News

Boston-Based City Sports Just Said A Final Goodbye

by Claire Elizabeth Felter

The subject line read: "It's been a good run." Cue the buckets of tears for thousands of customers who thought the Boston-based City Sports brand was just as permanent a piece of Beantown as Fenway Park. The Fenway neighborhood is, in fact, where the company opened its first store. But after failing to find a buyer who would keep City Sports doors open, the retailer formally announced on Thursday that City Sports will close all of its 26 locations permanently next month, and the company's final goodbye to customers is heartbreaking.

While the retailer had only been around for just over three decades, the brand became synonymous with the best in sporting goods for many along the Eastern seaboard. And the goodbye email from the company describes exactly why founders and high school buddies Mike Kennedy and Eric Martin started City Sports: "We opened in 1983 when two guys realized there was nowhere to buy a basketball inflating needle in Boston." The company first reached out to longtime retail executive Marty Hanaka to take over and find a way to turn around the decline in sales.
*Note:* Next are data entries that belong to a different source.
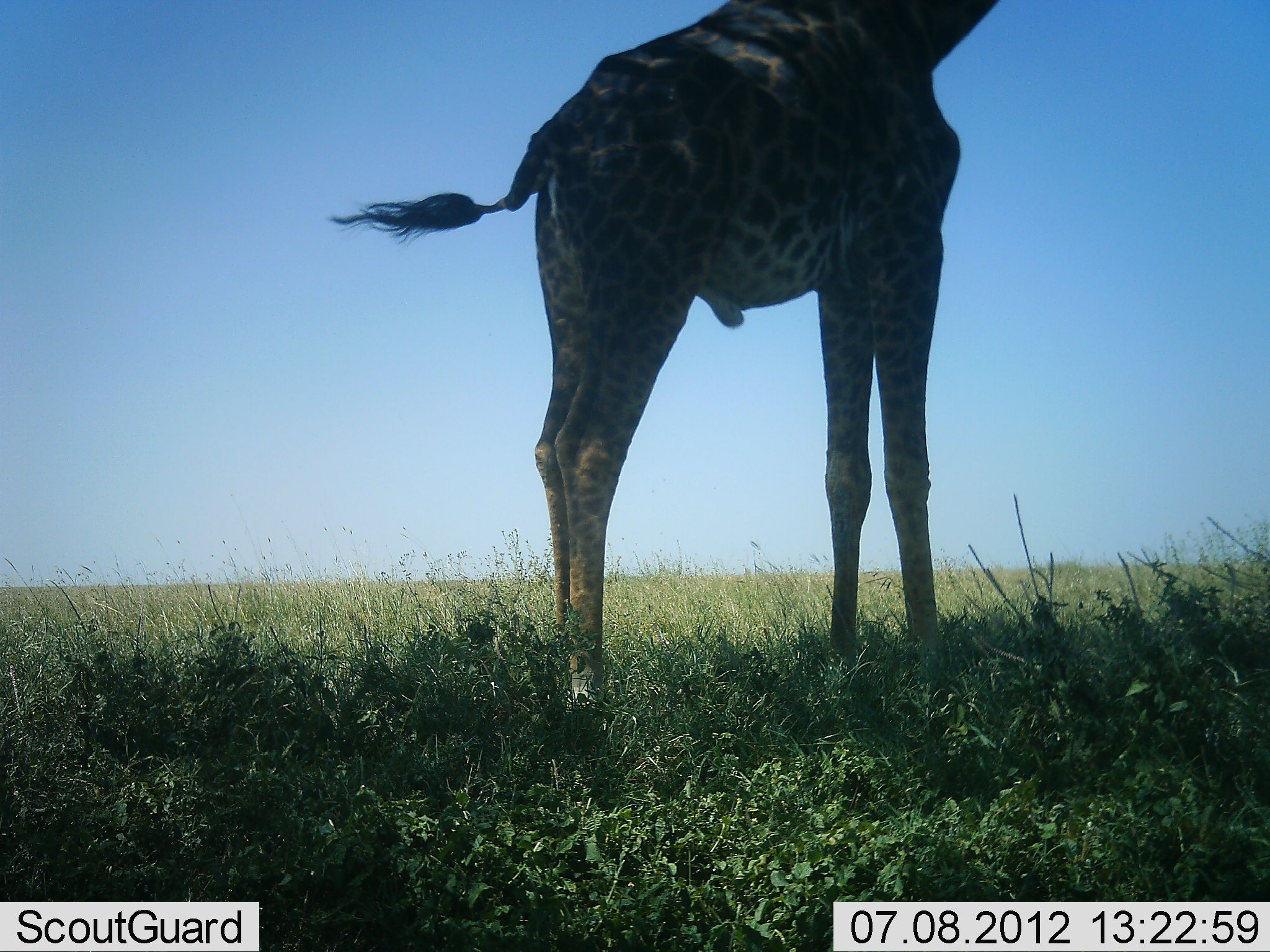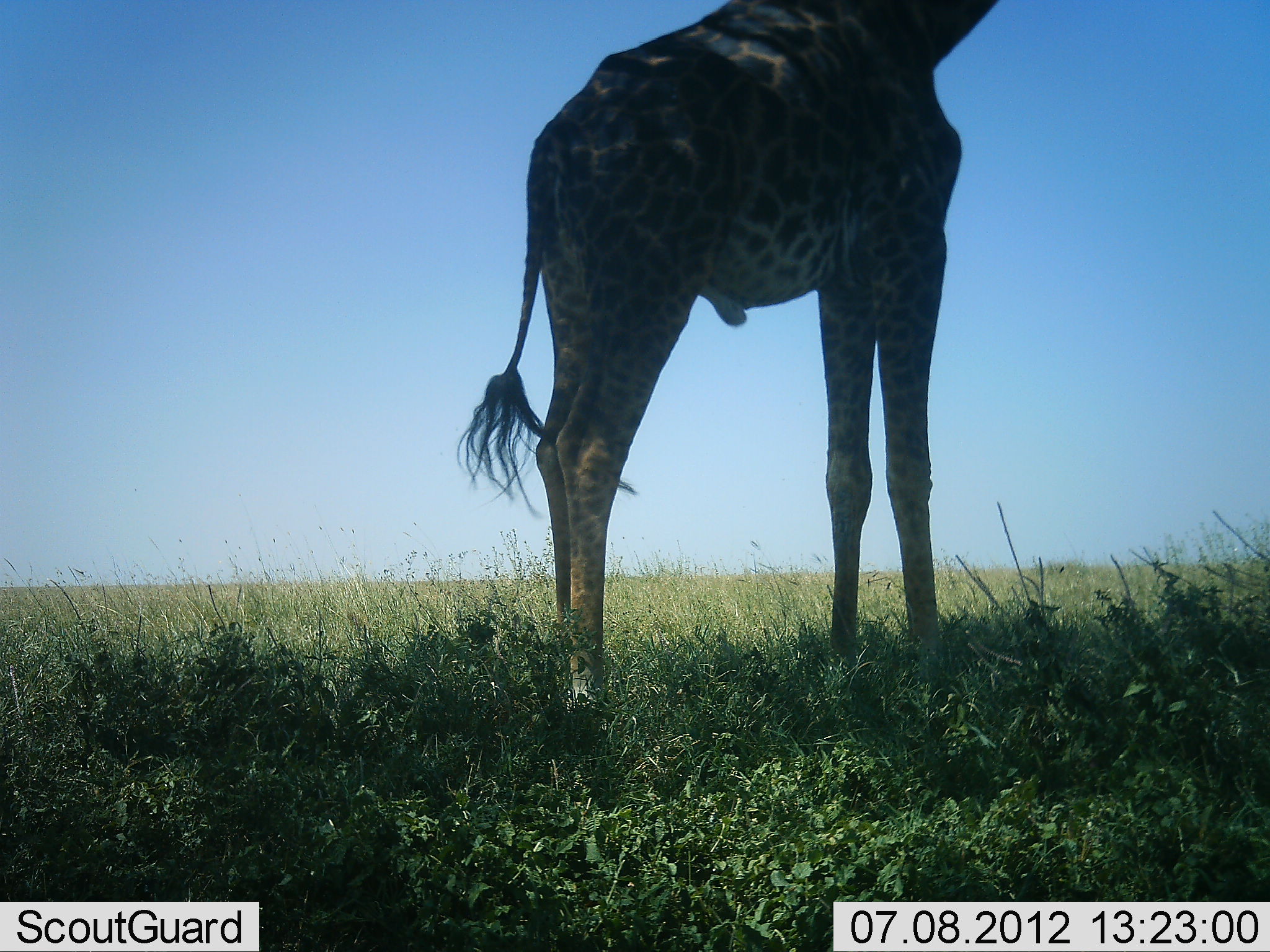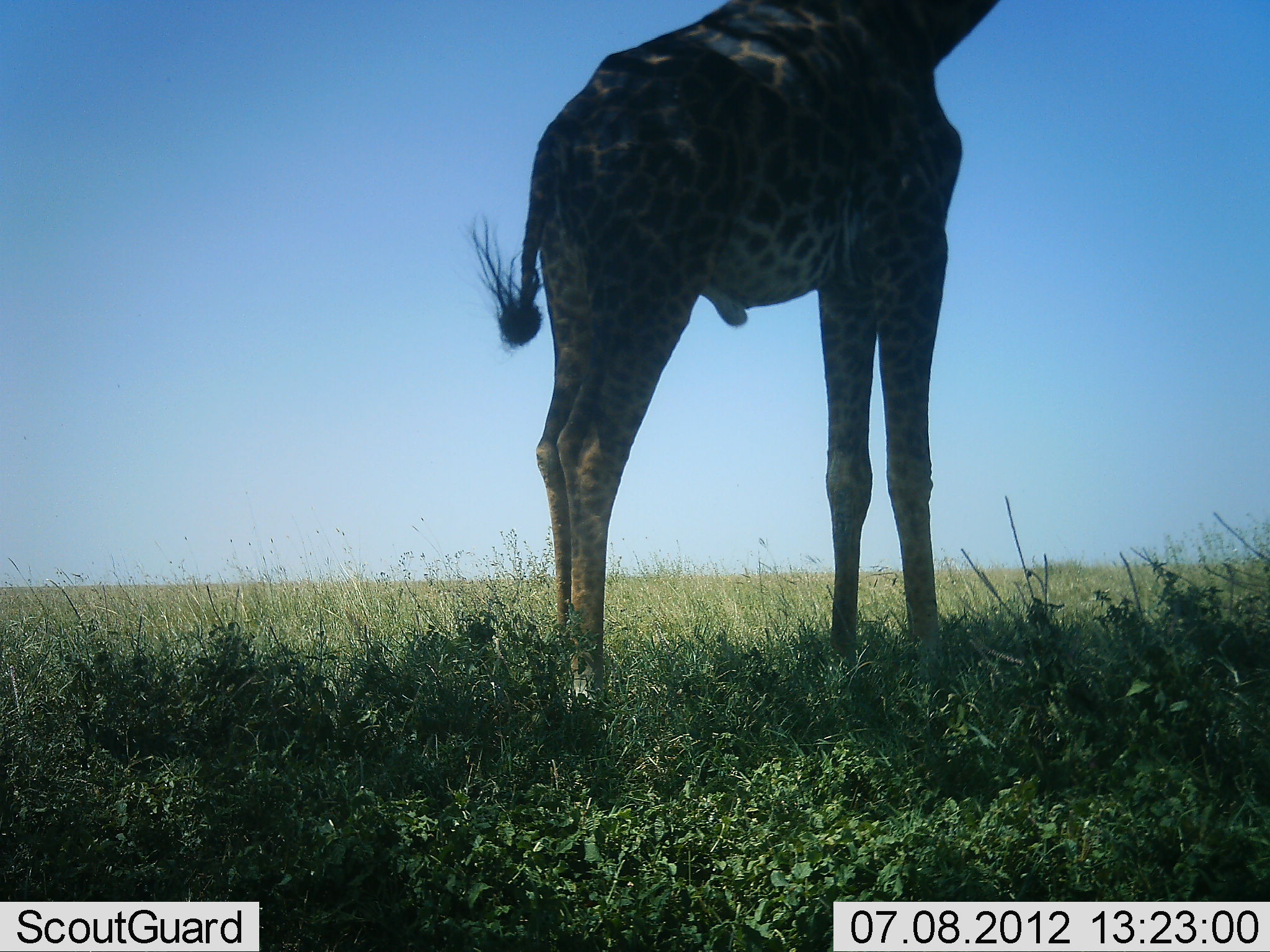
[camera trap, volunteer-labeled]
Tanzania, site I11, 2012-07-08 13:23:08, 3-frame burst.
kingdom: Animalia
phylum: Chordata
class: Mammalia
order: Artiodactyla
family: Giraffidae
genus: Giraffa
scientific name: Giraffa camelopardalis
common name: giraffe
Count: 1.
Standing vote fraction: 90%.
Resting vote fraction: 0%.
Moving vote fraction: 0%.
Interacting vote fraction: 0%.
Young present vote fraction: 0%.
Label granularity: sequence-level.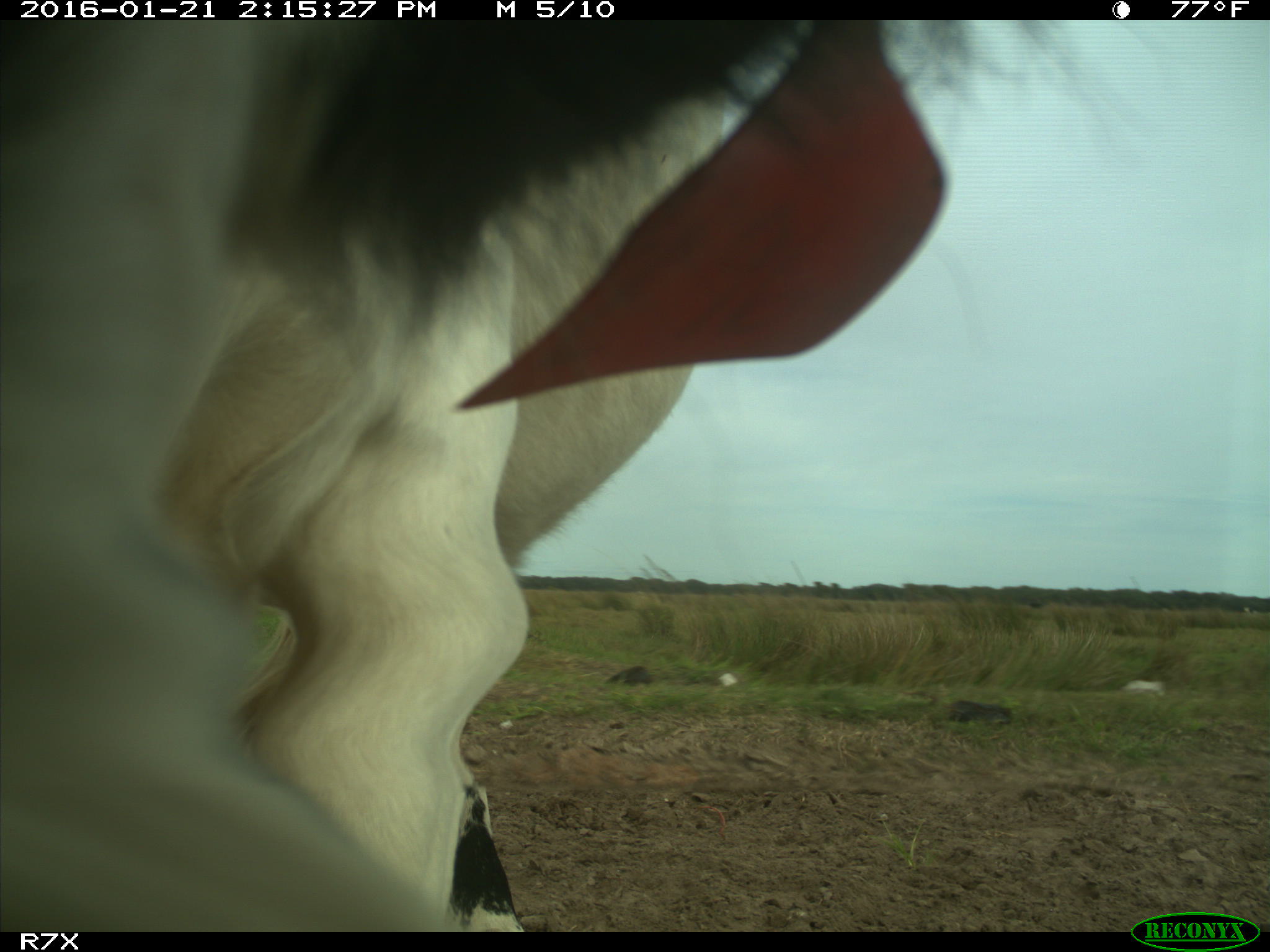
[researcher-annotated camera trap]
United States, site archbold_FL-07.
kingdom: Animalia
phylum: Chordata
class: Mammalia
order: Artiodactyla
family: Bovidae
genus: Bos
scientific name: Bos taurus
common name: domestic cow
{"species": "Bos taurus (domestic cow)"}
Then, after filing for bankruptcy in October, executives announced plans to shut down eight of its locations.

But in the email sent out Thursday afternoon, the City Sports team confirmed customers' worst fears and expressed gratitude for any person who walked into one of its stores:

Thank you to every customer who stepped through our doors. We know there are a lot of you because you can't walk around Boston, Providence, Burlington, New York, Philadelphia, Baltimore, DC or any airport in America without seeing those iconic City Sports t-shirts.

And iconic they were. For any Bostonian, athletic or not, the City Sports tee was an emblem displaying the owner's hometown. As the brand expanded to other locations on the East Coast, the offering of tees grew as well to give runners, athletes, and fitness folks of all kinds a way to connect their active lifestyles to their own cities. The team went on to encourage customers to "keeping wearing that City Sports tee with pride" and give a nod or high-five when they come across anyone else doing the same.

The team also addressed in the email the constant battle for local businesses to survive in the face of big-box retailers like Dick's Sporting Goods.

We encourage you to support local businesses when City Sports is no longer in your neighborhood. Like us, it's their livelihood. Like us, they eat, sleep, and breathe running shoes and tennis racquets.

But what if I can't imagine a neighborhood without my beloved City Sports? Time to move to the Midwest, where the brand never existed anyway.

City Sports will hold going-out-business sales beginning on Friday, so lovers of the brand have a few weeks to stock up on the classic T-shirts in every color combo.